As far as I can see, the few broadleaf species of any quantity planted in Morvern during the past four decades has been on the edges of Sitka spruce plantation­s to satisfy a nebulous grant requiremen­t. These thin lines of trees might add a bit of colour to begin with, but in reality, they are no more than a sop or an apology and will be destroyed when the main crop is taken out in later years.

The land round the head of Loch a’ Choire, Kingairloc­h, is a classic example. What a magnificen­t sight the woods there would have been when viewed from a boat entering the loch in early spring or late autumn, if broadleave­s instead of rectangula­r blocks of monotonous Sitka spruce, had been planted 40 years ago.

It isn’t as though the soil in Morvern cannot support anything other than conifers.

Professor John Walker, Scottish minister and Regius Professor of Natural History, Edinburgh University, in his report on famous Highland trees, dated 1808, mentions that there were many oaks growing in the parish in 1764 with girths exceeding 17 feet.

In 1909 the Reverend Alexander MacDiarmid, the United Free Church minister in Morvern and an antiquaria­n, wrote: “Perhaps the greatest natural curiosity in the [White Glen] is the famous old oak, near the public road, not far from the foot of the glen. A few inches above the ground it has a circumfere­nce of 20 feet. The trunk is now hollow in the middle and some six or eight feet up from the ground the old tree has disappeare­d. But the seeds of other trees were carried by birds, or by the wind, and got embedded in the sides of the old trunk, and now a birch tree and three trees of the mountain ash species grow from the bowels of this once majestic oak to the height of 25 feet. The locality was at one time full of oaks, but they are now all away except this long-surviving tree of Jove.”

There are still some large oaks growing between Acharn and Ulladale but, unfortunat­ely, the site of MacDiarmid’s famous oak has been lost from living memory. A fine avenue of lime trees flourish on the west bank of the Glen Geal River and above the nearby farm of Acharn. The avenue was said to have been planted in 1690 by a cousin of Flora MacDonald of ’45 fame and once led up to the front door of an old mansion house that has long gone.

In 1867 The Highland and Agricultur­al Society of Scotland produced a series of papers called “Old and Remarkable Trees of Scotland”, in which there is reference to an elm growing on the lawn of Sunart House, Strontian, which was 60ft high and had a medium girth of 10ft.
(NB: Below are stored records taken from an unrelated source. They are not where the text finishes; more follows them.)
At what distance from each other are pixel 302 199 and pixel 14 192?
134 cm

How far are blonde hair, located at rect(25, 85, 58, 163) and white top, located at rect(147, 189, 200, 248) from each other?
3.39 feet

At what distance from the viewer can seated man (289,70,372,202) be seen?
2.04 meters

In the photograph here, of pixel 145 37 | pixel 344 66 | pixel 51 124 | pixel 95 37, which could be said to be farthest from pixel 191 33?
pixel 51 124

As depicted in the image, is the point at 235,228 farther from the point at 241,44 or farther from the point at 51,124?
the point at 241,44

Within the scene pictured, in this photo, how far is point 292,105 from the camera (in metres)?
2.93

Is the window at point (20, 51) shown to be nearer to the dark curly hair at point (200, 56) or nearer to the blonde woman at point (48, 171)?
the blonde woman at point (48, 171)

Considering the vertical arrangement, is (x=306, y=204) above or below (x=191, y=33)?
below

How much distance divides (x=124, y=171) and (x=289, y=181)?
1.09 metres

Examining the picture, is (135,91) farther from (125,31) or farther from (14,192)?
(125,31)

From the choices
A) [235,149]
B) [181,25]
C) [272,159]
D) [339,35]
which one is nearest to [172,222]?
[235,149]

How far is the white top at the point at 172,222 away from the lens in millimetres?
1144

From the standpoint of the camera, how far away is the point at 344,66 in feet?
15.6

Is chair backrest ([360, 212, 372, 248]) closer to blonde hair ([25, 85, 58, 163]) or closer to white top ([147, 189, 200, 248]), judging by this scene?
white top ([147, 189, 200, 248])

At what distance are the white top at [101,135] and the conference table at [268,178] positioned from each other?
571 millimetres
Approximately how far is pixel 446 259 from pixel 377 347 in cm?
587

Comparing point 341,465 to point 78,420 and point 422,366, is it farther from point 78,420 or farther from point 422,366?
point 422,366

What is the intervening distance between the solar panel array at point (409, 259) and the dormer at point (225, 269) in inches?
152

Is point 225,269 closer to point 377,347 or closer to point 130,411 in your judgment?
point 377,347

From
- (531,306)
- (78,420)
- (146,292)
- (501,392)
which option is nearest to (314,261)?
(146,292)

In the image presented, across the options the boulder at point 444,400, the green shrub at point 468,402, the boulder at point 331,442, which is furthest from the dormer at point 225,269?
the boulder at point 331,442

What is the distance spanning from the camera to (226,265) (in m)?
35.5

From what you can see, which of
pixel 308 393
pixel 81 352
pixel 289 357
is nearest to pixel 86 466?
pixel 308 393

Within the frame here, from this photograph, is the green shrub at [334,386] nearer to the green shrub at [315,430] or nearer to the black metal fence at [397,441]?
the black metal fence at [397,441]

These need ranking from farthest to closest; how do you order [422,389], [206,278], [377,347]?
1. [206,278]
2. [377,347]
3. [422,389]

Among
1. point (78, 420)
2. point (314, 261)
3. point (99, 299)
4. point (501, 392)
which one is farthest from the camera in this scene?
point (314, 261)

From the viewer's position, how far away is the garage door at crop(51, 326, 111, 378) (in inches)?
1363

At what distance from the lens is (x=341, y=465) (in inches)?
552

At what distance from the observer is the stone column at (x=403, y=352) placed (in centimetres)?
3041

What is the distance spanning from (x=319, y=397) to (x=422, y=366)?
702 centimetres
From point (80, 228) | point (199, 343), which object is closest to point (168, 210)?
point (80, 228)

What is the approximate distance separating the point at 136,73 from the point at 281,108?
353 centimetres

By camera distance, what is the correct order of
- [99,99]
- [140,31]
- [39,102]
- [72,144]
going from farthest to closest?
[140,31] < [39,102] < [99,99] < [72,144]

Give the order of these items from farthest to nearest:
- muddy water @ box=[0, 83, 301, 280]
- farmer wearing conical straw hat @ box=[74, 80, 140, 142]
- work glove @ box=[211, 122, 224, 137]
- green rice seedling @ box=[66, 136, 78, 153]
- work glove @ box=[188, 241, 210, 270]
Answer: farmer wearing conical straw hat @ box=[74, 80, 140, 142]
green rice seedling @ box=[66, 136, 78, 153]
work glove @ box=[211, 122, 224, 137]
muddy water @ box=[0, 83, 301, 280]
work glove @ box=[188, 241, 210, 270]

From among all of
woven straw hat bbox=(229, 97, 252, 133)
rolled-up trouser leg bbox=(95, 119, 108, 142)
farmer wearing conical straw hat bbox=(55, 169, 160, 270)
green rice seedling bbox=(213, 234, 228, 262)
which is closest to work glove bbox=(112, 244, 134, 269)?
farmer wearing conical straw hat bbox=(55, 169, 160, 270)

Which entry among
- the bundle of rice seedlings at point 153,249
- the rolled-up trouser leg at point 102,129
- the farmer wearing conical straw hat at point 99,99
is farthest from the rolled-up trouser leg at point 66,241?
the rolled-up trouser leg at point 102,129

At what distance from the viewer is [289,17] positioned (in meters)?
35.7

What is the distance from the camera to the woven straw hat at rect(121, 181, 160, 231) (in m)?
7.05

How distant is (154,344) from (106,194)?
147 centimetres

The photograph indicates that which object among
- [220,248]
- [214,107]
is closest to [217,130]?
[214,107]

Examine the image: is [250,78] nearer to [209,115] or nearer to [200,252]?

It was estimated to have been 120 years old and was said to have been planted by Lady Jane Cameron of Dungallon, wife of the estate owner, who first built a black house at the place and lived there.

According to the Reverend John Macleod, the Church of Scotland parish minister and another keen antiquaria­n, Morvern was so thickly covered in natural timber that there were only two places between Lochaline and Drimnin from where the Sound of Mull could be seen. That was in 1842.

There is an even earlier account of the woods along the same coastline glowing “as one red ember” from Drimnin to Old Ardtornish, when it had been set on fire by Government troops in 1746. War and pestilence took care of the remainder prompting local bard, Donald Mackinnon (1830-60), who lived at Rhemore, to compose a song called, A Mhorbhairn­e Ghlas nan Tualaichea­n (Green Morvern of the Hills) in which he wrote: “They used to call you ‘tir an coille’, [the land of woods] and there was a time when you deserved it, though now your thickets have been stripped bare by the ones with the white faces (Border sheep)”.

The seasonal migrants of the feathered variety have arrived. Cuckoos, wheatears, swallows, great northern divers, stonechats, golden plover and house martins have all come in the past few weeks and are well distribute­d throughout the parish.

There are no puffins in the Sound of Mull yet. Their great sanctuary is Lunga, one of the Treshnish Isles off the south-west coast of Mull.

A few years ago, I was on Lunga to watch them coming ashore from the Atlantic to breed; what an awesome sight it was to witness them arriving in ones and twos and making straight for the same cliff-top burrows they use every year – ejecting the disgruntle­d rabbit population in the process!